Highest Levels - With state-of-the-art automation procedures, it is possible to reach significantly higher levels of efficiency in chemical production plants. These objectives can be achieved within a short time and at moderate expense, usually with an excellent cost-benefit. The field of application is wide. In the control area, there are many benefits to using a model-based concept over PID control (proportional-integral-derivative-controller). In the management area, PIMS (plant information management systems) are gaining importance.

Model-Based Concepts vs. PID

The "normal" functions of an automation system are feedback and feed-forward control. This includes interlocks as well as sequential functions. Safety functions, alarms, process states and their visualization and means to act on the process are also a part of the basic function set of a DCS (distributed control system). Being able to identify improvement potential on this level requires sound knowledge of production processes. The team has to be able to choose the right tools, find the optimum in the relevant production process, and judge the robustness of the installed applications. Moreover, it is absolutely essential that people from the production environment be involved in basically every step of the automation process. If the project team fails to do so, the whole project is doomed to fail. This may sound trivial, but it really is not. Model-based approaches have been on the scene for 15 years now, but PID controllers have been there for more than 50 years.

There are two objectives to aim for. Process oscillation should be reduced significantly. Process transitions, that is, going from operating point A to B, should be accelerated without violating any given process restriction. Using a PID is like driving a car with an opaque windshield. The driver may use the side window and try to keep the car in the lane by maintaining a constant distance to the guard rails or some other road boundary. In this case, the driver is aware that he/she is turning only if this distance changes. This is definitely a complicated approach to driving a car. By contrast, using a model-based control concept is like seeing through a freshly wiped windshield.

The driver sees what is in front of him/her and he/she can take action early on. This is surely a better way to perform this given task.

Model-Based Control

The example of temperature control in a fermentation process shows the benefits of model-based approaches to the chemical industry. Periodically, water has to be injected into different fermentation tanks. For the water to remain aseptic, it must be heated to about 90°C. Since this temperature would kill the biomass in the fermentation reactors, the liquid has to be cooled to 30°C before it is injected. The faster this lower set-point is reached, the sooner water can be injected. This, of course, saves batch time.

After the model-based control is implemented, the lower set-point is reached at least five minutes earlier. Since there was a total of 60 injections per batch, the total of batch-time reduction amounted to at least 300 minutes. Needless to say, the economies gained from this automation project were exceptionally high.

Knowing Everything There Is To Know

With the help of PIMS, added value can be achieved on the MES (manufacturing execution system) level. In general, this means that process-related data and information are used to find optimization potential. This refers to International Standard (ISA 95) "puzzle parts" such as performance analysis, process management, and date acquisition only. It does not include workflow optimization. PIMS enable engineers to find a correlation or hidden information, which serves as the point of departure for optimization efforts. Beneficial categories are finding and understanding process contexts as well as identifying root causes and improvement potential. Two case studies show what this means.

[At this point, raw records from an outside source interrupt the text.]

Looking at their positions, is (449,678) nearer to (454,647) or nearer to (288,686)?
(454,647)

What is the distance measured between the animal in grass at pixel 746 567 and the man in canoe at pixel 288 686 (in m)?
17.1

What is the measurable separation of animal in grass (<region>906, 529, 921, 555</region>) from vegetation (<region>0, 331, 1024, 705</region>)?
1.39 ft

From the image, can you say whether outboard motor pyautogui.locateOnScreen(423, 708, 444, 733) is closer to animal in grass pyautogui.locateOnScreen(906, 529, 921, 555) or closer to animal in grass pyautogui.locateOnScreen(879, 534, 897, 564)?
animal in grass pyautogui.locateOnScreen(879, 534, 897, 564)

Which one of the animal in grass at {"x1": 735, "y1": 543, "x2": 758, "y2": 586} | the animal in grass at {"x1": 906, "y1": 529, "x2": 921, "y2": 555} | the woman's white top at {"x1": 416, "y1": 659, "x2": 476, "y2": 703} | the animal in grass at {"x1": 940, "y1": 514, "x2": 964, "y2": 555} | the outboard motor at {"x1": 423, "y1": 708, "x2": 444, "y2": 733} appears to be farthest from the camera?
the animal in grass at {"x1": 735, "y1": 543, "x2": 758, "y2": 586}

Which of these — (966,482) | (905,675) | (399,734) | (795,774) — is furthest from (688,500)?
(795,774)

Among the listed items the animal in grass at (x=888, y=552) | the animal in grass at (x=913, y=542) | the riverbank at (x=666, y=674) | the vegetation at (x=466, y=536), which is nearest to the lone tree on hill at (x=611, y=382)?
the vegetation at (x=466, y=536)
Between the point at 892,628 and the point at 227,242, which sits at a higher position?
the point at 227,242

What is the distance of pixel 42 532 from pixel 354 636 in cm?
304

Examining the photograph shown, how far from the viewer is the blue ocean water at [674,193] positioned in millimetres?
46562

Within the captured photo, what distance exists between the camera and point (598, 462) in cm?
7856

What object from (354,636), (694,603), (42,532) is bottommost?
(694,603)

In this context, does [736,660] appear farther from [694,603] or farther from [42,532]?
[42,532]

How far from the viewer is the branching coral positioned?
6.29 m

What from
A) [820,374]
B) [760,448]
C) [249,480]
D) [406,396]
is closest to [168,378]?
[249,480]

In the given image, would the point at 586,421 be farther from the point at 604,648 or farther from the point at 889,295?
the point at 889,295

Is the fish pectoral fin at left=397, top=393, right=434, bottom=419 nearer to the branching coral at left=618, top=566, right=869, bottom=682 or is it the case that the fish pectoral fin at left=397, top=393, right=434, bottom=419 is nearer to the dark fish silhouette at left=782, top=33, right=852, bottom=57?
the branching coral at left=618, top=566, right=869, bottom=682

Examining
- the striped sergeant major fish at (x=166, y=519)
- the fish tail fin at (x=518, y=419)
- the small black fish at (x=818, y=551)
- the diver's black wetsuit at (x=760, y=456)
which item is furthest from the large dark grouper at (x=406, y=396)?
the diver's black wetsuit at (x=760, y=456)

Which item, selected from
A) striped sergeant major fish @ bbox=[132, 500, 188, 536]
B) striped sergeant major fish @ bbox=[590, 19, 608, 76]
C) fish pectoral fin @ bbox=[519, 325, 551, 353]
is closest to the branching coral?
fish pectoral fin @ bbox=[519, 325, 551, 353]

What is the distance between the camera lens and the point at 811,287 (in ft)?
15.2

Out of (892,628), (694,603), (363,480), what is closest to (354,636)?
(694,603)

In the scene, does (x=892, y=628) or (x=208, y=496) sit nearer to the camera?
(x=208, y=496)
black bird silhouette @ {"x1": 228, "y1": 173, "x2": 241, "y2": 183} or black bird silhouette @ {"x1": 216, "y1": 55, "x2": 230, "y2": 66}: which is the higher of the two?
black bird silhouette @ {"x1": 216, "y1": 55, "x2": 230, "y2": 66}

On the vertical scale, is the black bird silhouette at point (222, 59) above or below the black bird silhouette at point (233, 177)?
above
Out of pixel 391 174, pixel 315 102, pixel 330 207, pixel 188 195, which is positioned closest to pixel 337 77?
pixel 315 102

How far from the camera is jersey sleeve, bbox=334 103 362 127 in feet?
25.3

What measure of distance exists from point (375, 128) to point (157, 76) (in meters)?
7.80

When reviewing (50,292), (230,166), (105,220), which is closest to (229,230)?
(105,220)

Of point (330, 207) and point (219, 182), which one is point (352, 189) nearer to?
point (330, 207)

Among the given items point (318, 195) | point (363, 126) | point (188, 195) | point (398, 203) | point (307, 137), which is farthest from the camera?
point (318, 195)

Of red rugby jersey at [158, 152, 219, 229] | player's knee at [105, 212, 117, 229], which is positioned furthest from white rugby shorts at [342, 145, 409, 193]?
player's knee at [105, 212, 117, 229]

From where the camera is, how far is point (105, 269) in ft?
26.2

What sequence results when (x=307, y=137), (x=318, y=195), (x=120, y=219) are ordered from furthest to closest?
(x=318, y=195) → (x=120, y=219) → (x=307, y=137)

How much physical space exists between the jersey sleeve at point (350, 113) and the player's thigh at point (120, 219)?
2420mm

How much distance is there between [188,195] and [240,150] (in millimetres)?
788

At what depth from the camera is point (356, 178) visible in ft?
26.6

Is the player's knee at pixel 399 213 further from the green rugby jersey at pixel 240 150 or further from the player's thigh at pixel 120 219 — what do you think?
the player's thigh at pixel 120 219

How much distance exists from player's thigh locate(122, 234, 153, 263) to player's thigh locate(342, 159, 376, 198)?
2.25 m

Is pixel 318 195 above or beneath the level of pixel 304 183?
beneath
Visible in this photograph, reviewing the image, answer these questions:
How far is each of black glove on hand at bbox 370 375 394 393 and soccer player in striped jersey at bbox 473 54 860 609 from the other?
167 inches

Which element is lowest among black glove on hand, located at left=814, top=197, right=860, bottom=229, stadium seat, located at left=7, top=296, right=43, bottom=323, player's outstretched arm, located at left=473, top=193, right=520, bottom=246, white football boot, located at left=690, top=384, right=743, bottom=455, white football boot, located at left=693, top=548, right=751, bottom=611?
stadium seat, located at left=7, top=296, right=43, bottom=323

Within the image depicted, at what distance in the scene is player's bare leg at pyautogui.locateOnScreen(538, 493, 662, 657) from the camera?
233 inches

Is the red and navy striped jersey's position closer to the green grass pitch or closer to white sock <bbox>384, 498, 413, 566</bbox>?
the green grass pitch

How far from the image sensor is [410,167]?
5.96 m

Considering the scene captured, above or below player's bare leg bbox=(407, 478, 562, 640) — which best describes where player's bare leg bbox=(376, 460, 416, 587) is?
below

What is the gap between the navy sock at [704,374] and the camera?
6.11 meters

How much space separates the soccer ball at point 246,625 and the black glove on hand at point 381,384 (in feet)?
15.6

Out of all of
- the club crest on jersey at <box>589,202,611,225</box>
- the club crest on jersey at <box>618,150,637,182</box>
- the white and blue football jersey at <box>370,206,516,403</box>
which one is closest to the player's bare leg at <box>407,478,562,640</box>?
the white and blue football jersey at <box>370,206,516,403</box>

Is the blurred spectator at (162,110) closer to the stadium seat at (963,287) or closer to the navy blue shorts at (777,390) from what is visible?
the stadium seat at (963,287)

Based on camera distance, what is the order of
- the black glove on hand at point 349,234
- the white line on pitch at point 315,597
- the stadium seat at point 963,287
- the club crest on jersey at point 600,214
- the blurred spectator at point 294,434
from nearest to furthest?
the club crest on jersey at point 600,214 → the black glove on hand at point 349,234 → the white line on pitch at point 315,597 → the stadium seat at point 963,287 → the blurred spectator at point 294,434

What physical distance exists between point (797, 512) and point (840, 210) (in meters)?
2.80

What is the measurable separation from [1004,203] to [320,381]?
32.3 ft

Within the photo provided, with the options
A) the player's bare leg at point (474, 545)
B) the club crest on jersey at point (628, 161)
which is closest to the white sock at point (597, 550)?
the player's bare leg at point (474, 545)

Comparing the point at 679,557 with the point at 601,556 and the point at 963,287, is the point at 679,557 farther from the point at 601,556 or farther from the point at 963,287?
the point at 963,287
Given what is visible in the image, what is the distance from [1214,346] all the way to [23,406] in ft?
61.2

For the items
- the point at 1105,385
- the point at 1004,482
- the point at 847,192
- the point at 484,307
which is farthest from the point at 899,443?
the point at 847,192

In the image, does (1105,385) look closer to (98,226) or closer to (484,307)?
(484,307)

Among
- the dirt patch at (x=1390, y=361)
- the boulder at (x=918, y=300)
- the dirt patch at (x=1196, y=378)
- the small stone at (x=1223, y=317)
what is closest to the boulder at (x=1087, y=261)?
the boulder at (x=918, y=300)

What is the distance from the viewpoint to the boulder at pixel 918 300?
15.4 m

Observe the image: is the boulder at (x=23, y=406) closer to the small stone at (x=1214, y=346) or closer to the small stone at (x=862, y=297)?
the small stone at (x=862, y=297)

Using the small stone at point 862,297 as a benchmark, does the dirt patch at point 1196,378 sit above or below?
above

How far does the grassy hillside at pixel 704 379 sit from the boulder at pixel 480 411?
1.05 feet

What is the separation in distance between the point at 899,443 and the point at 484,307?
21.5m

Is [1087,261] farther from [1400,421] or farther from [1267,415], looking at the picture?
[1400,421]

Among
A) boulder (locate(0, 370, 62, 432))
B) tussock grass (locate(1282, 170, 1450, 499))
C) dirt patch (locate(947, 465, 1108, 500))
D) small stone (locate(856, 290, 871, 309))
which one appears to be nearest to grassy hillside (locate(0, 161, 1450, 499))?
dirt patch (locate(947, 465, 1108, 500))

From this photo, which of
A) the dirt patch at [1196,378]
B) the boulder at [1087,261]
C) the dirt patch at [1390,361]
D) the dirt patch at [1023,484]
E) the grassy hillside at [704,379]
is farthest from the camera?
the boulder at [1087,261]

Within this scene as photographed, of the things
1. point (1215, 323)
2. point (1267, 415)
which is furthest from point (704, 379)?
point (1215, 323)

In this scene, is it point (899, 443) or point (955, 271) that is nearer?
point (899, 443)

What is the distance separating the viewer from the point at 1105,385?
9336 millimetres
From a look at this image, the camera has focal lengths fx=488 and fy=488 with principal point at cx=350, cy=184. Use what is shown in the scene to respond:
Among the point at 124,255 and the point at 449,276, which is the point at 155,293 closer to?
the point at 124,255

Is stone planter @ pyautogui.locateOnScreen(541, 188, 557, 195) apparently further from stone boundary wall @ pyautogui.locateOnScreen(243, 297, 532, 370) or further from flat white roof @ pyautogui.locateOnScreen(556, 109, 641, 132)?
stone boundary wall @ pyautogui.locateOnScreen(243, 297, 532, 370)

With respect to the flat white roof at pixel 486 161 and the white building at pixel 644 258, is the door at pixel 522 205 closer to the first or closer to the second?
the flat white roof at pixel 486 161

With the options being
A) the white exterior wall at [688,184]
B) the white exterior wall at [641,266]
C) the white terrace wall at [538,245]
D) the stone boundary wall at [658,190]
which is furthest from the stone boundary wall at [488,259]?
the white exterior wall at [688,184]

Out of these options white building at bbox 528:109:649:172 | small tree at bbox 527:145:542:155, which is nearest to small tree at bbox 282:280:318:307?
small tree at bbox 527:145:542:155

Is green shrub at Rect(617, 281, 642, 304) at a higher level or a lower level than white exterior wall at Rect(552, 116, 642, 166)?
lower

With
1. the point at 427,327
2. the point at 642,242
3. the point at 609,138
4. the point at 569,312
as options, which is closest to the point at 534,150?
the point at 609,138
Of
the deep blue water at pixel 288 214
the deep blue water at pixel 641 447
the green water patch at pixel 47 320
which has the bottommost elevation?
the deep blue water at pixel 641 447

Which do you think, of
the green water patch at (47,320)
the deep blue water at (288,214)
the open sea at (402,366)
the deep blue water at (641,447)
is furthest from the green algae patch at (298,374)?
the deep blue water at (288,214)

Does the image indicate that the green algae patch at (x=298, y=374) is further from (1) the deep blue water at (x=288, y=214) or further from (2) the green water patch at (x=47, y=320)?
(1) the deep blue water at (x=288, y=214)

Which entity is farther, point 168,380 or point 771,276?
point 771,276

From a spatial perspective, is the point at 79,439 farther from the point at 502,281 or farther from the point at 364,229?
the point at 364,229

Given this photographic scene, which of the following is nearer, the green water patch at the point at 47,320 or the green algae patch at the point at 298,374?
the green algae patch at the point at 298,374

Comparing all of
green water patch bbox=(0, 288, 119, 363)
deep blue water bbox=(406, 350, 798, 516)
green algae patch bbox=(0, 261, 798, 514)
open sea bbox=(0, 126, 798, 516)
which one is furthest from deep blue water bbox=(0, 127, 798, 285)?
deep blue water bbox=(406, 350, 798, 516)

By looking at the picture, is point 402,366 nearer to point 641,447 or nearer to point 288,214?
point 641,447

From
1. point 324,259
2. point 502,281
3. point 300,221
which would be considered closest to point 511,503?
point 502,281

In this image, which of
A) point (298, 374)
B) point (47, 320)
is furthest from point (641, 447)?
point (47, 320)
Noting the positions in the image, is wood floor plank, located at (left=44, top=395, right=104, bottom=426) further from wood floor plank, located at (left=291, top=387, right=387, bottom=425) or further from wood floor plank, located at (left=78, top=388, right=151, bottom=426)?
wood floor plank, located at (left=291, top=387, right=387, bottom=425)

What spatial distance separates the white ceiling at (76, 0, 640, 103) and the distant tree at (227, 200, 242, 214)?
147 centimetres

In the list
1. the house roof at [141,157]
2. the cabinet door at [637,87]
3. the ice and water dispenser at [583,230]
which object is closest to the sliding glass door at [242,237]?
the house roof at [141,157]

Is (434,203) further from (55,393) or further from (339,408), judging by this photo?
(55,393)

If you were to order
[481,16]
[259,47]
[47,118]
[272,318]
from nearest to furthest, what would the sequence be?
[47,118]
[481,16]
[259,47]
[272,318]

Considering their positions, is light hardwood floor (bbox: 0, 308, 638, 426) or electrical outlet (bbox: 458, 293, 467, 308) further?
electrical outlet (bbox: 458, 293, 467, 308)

The first example refers to a separation column in a plant in Asia. At times the temperature in this column would begin to oscillate. Despite intensive research, the staff could not find the cause. That was where a team from Europe came in - without actually having to travel to Asia. Using computer networks, the team members had access to all process data. They took all process data points around the column - about 35 points over a period of several days. Then they fed the information into a statistical program to find out which process points dynamically correlate with the examined temperature.

After a few minutes, they had first results. There was only one significant relationship: the level in the feed tank. But since the feed flow was constant, it became clear that the temperature problem was caused somewhere upstream. After a few hours of additional statistical evaluations, the cause was found three or four process steps upstream - where no one had ever looked. Afterwards, it was easy to solve the problem. The temperature in the separation column has been even ever since.